ASSIGNMENT
State how many lines in the records below contain the string "point", matching case exactly. Reply with only the number.

RECORDS SHOWN

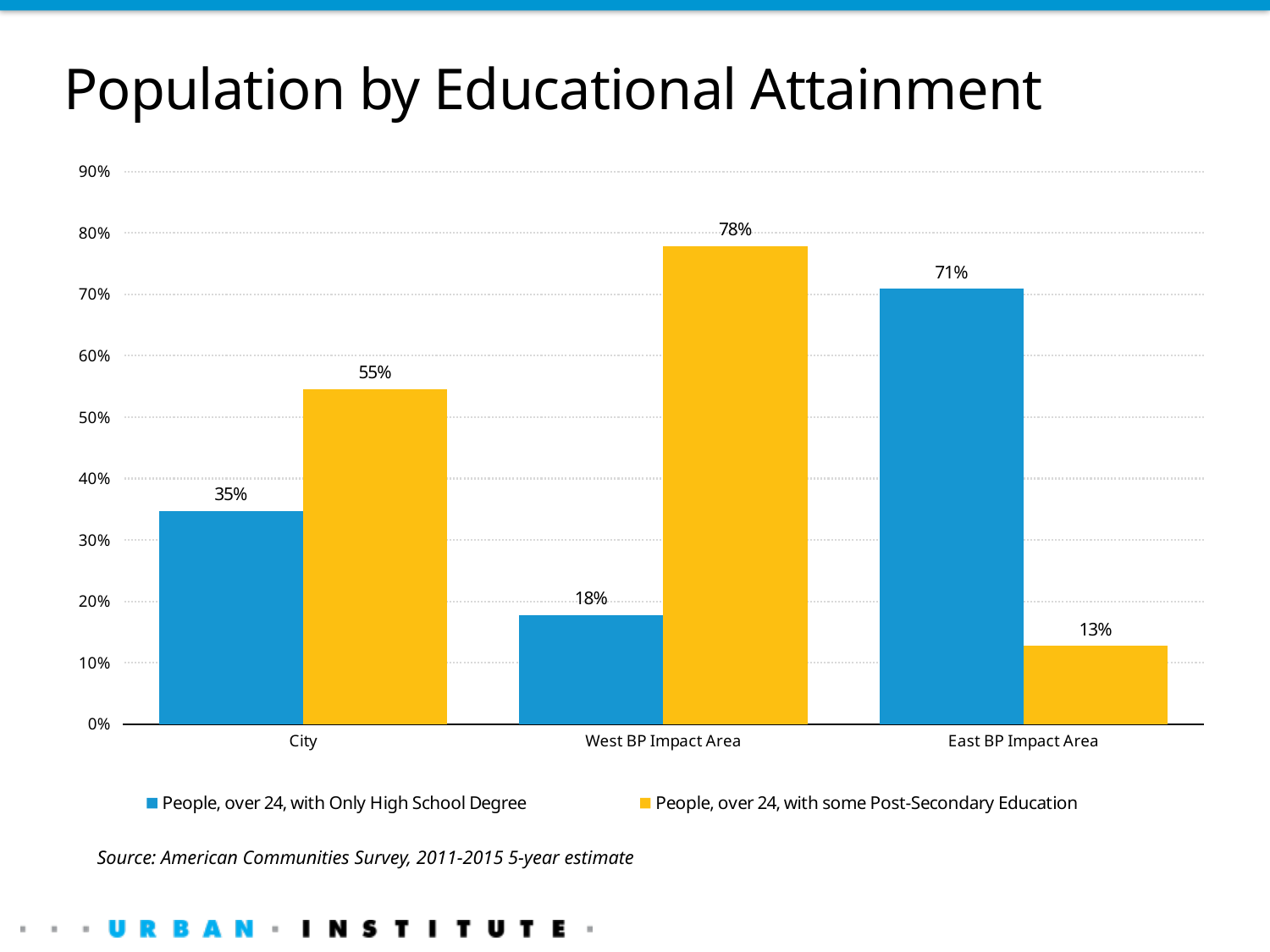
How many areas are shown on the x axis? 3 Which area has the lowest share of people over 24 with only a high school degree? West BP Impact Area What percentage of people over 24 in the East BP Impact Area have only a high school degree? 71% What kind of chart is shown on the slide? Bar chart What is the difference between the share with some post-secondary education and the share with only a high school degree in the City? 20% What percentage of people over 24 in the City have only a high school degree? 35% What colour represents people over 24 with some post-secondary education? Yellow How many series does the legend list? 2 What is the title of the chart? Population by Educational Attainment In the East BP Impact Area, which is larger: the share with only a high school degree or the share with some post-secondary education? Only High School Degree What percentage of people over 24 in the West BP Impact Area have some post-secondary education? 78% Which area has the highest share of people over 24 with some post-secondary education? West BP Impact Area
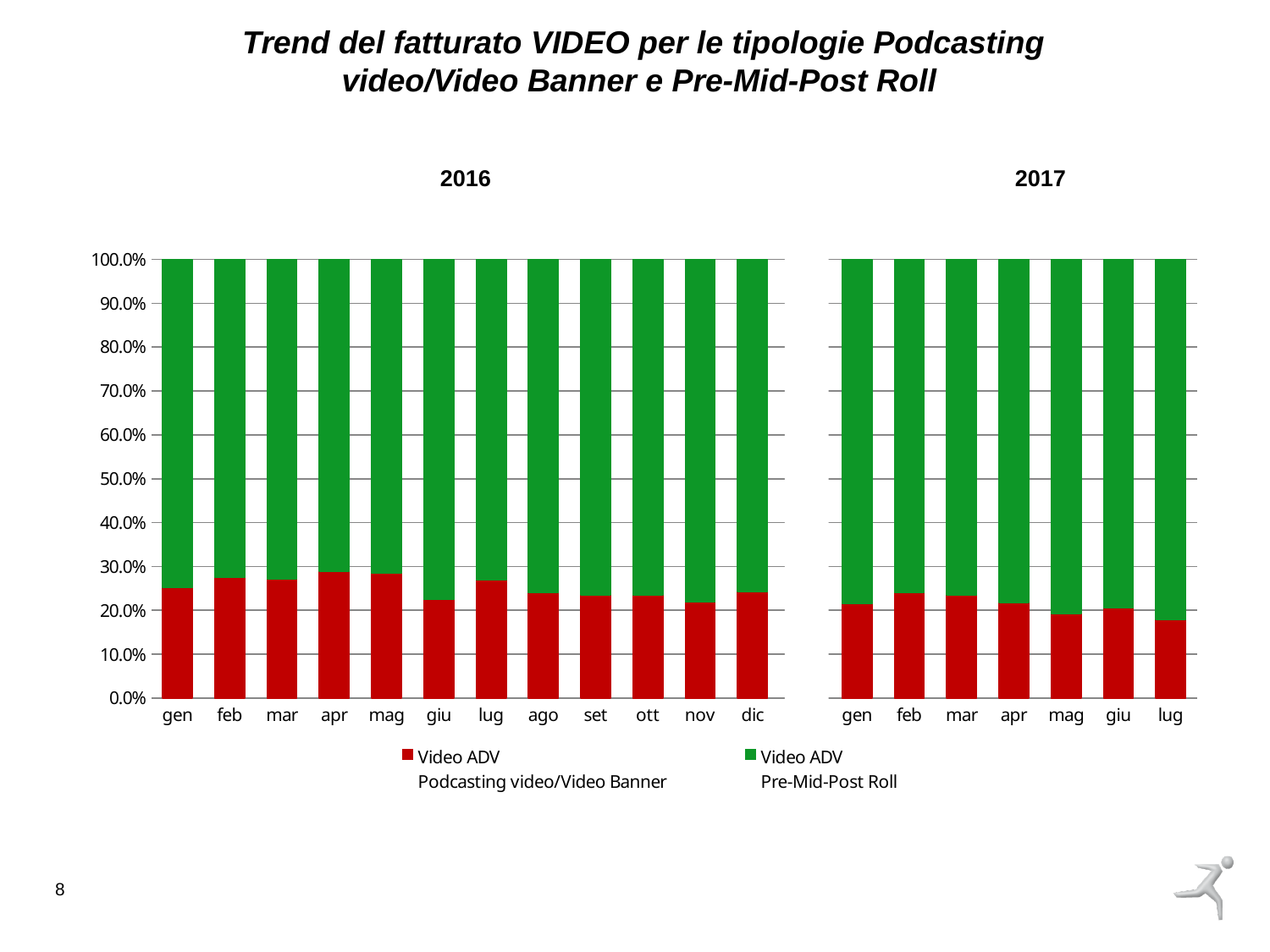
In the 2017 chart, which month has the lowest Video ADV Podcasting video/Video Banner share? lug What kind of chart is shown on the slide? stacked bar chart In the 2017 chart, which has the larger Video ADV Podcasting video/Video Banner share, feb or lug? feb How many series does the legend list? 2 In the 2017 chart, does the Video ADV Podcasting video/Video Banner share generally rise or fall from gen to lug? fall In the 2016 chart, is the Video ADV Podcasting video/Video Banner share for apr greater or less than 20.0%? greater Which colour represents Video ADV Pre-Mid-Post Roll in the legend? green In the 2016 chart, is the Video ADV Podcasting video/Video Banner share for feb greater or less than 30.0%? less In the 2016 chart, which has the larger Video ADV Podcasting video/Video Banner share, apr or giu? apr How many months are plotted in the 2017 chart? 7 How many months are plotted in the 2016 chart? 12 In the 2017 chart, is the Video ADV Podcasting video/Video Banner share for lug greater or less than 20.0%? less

* * *

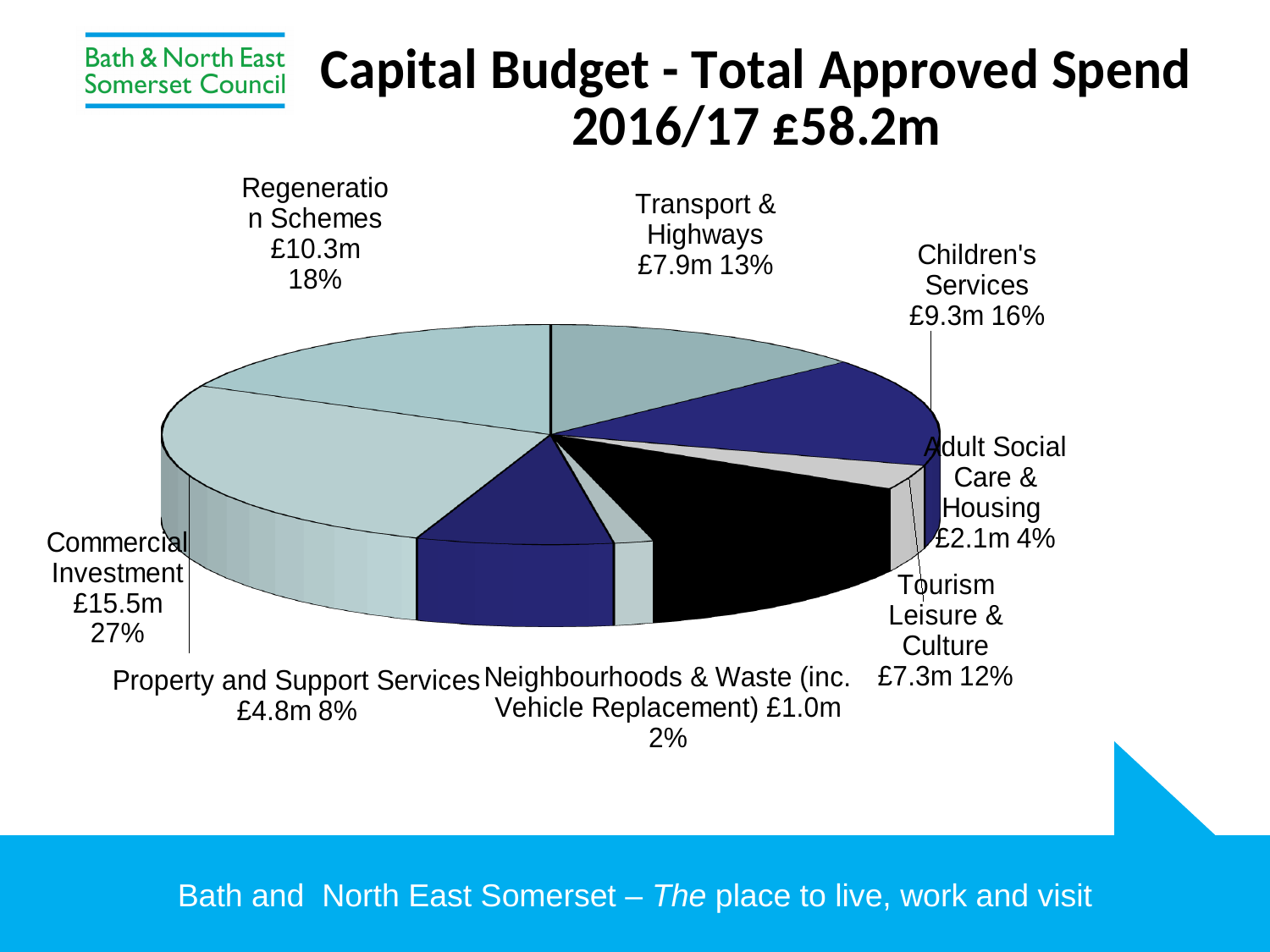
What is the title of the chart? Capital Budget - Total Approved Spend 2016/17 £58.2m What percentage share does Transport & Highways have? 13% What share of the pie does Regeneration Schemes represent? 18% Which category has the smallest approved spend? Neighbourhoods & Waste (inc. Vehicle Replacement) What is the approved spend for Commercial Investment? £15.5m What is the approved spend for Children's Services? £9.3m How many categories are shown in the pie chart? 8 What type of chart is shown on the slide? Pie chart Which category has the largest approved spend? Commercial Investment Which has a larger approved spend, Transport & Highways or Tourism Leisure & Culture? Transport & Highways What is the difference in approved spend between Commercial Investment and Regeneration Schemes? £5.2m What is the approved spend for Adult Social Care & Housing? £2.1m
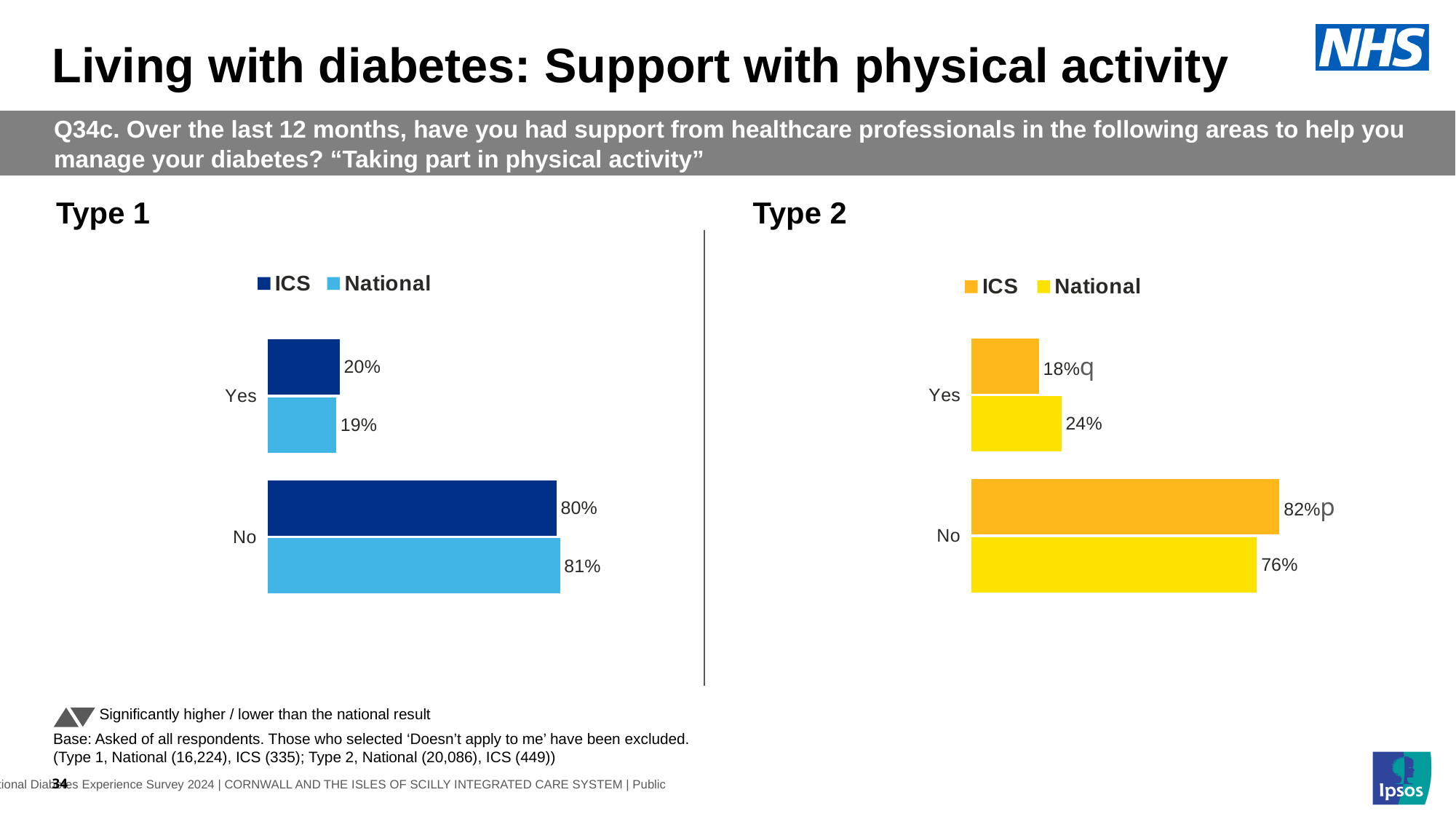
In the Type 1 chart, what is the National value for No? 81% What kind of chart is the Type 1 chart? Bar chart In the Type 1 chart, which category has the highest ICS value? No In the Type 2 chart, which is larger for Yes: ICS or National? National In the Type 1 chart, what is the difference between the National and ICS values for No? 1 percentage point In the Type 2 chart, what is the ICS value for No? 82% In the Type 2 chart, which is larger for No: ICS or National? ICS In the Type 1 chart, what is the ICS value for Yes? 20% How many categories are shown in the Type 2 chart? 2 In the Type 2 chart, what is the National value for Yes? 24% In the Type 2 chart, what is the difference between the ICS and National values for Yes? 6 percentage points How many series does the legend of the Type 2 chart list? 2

...

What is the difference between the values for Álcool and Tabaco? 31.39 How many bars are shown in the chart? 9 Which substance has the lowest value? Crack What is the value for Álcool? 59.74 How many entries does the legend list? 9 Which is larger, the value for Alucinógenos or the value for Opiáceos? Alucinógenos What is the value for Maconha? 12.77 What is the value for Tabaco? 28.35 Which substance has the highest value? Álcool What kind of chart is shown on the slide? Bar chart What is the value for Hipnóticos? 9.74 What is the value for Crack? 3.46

ANSWER FOR THE TASK
1